◆ ACTIVITY
Look below for the line with "Купить Вытяжка встраиваемая" and the line with "s RuinerPinball 3"; repeat exactly those two lines and all lines between them, but no pictures.

···

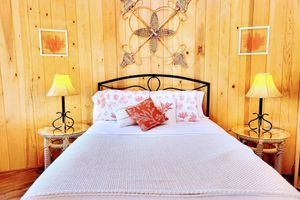 Alquiler Vacacional - Whimsical Yurt near Niagara Falls and Buffalo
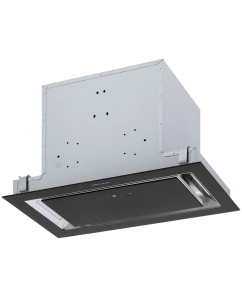 Купить Вытяжка встраиваемая Krona SELINA 600 GLASS BLACK S в E-mobi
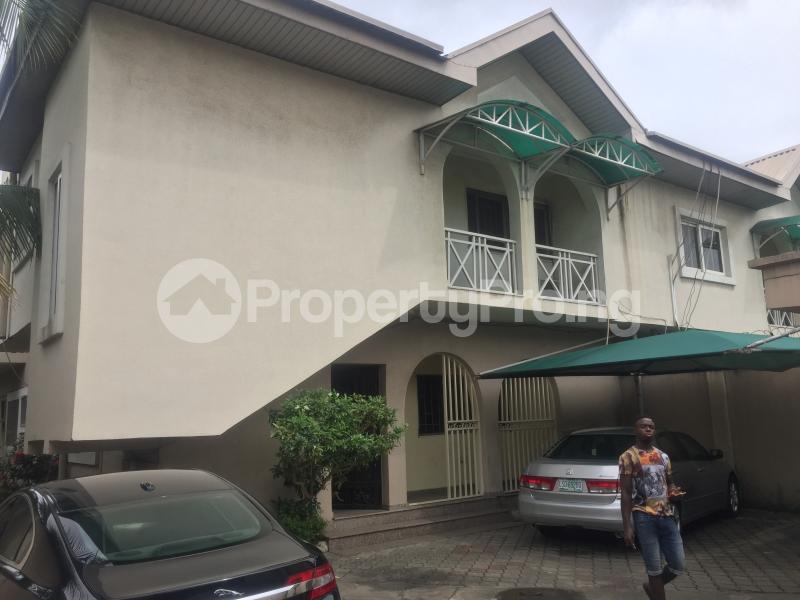 3 bedroom Flat / Apartment for rent Off Admiralty Way Lekki Phase 1 Lekki Lagos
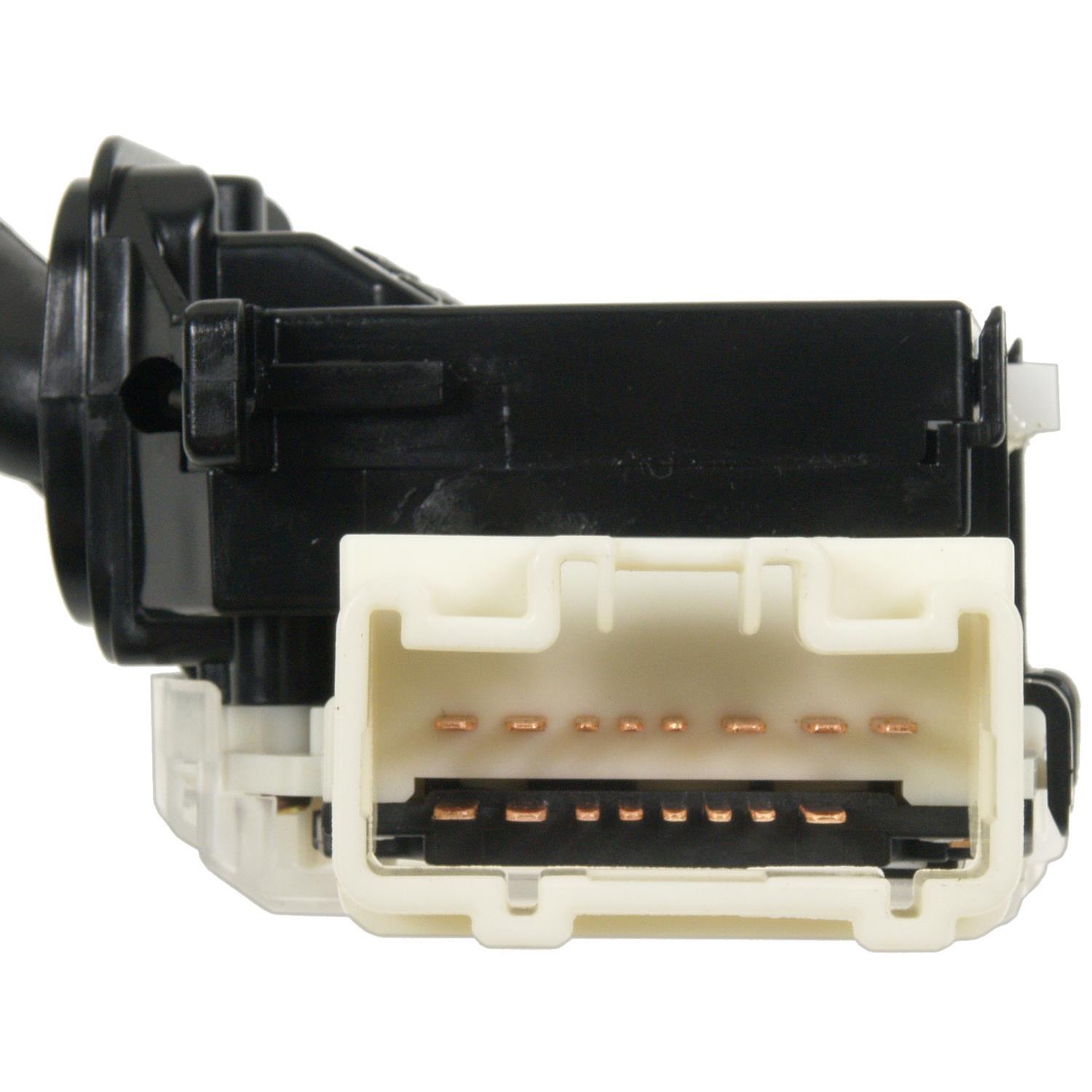 Standard Motor Products CBS1306 Fog Light Switch product image 2 of 3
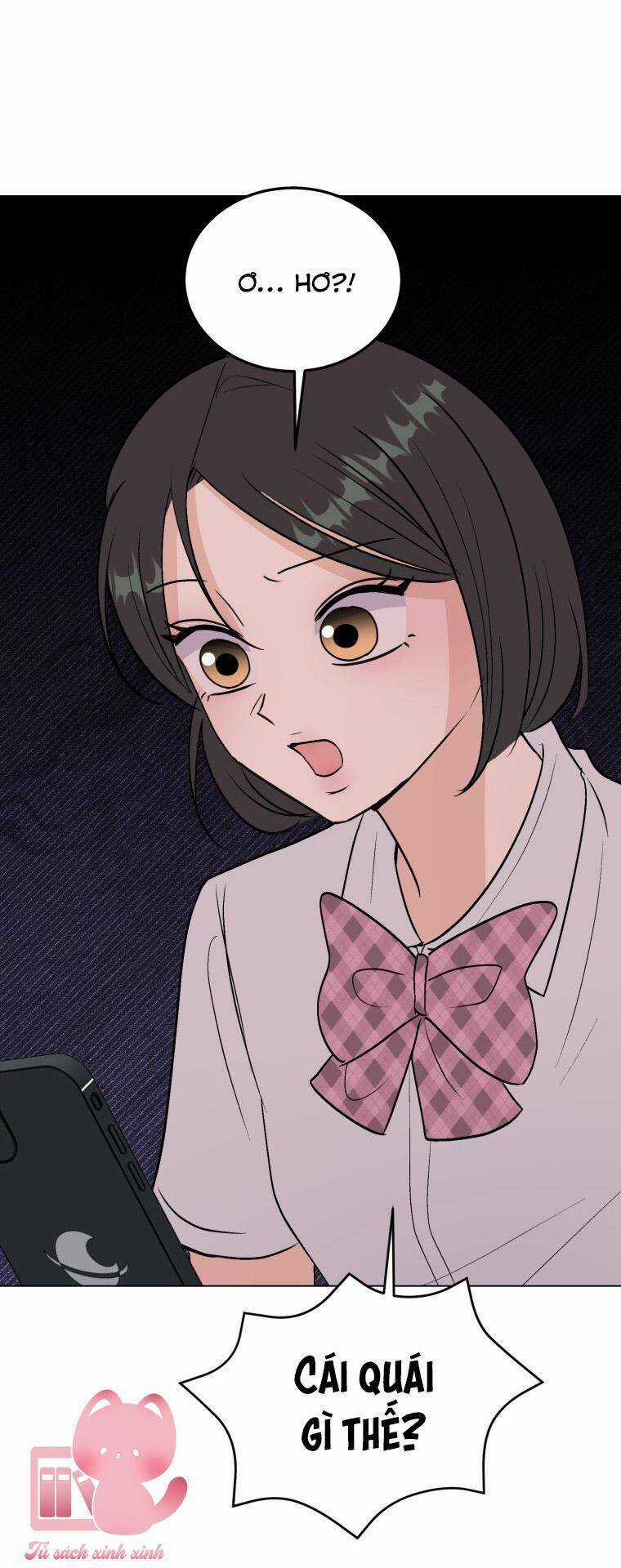 Bí Mật Highteen - Chapter 53 - Trang 28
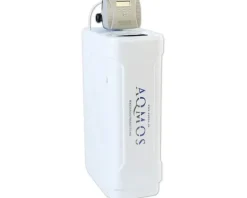 Enthärtungsanlage AQMOS CM-60 für Haushalte von 3-5 Personen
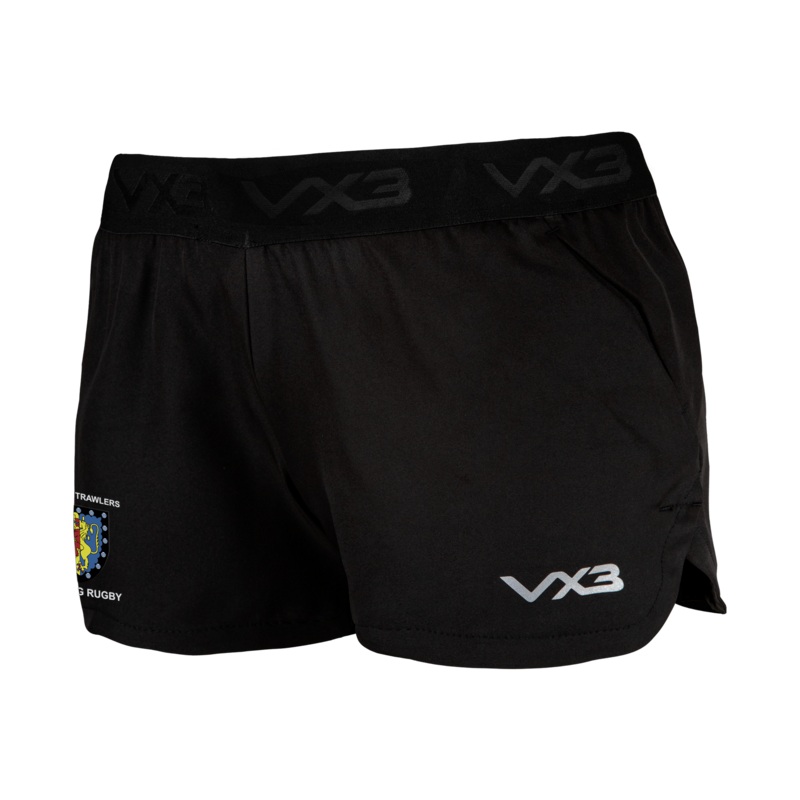Brixham RFC - Walking Rugby Clarus Women's Running Short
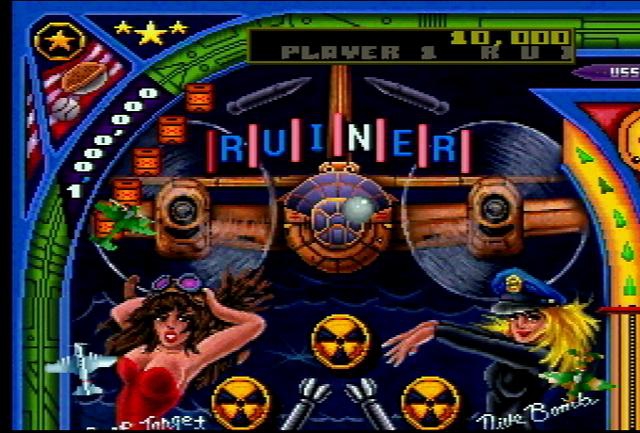 s RuinerPinball 3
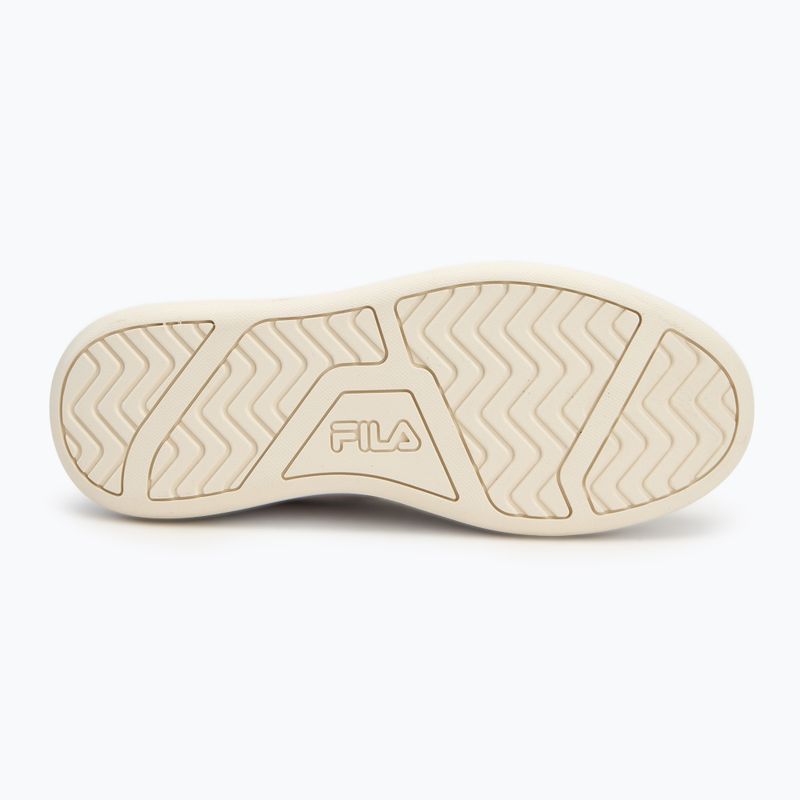 FILA Premium F scarpe da donna bianco/verde scuro 4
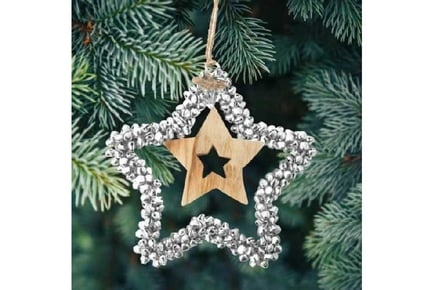 Christmas Deco Star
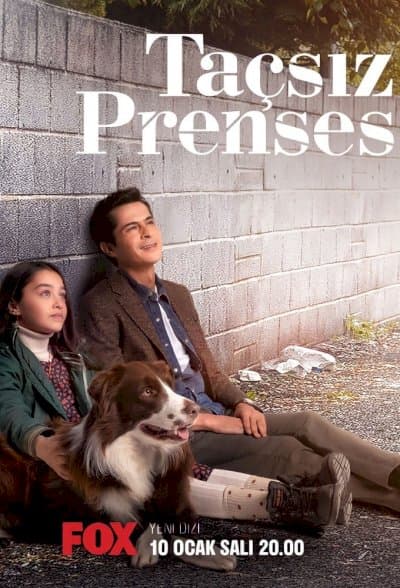 Taçsiz Prenses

···

◆ RESULT OF THE TASK
 Купить Вытяжка встраиваемая Krona SELINA 600 GLASS BLACK S в E-mobi
 3 bedroom Flat / Apartment for rent Off Admiralty Way Lekki Phase 1 Lekki Lagos
 Standard Motor Products CBS1306 Fog Light Switch product image 2 of 3
 Bí Mật Highteen - Chapter 53 - Trang 28
 Enthärtungsanlage AQMOS CM-60 für Haushalte von 3-5 Personen
Brixham RFC - Walking Rugby Clarus Women's Running Short
 s RuinerPinball 3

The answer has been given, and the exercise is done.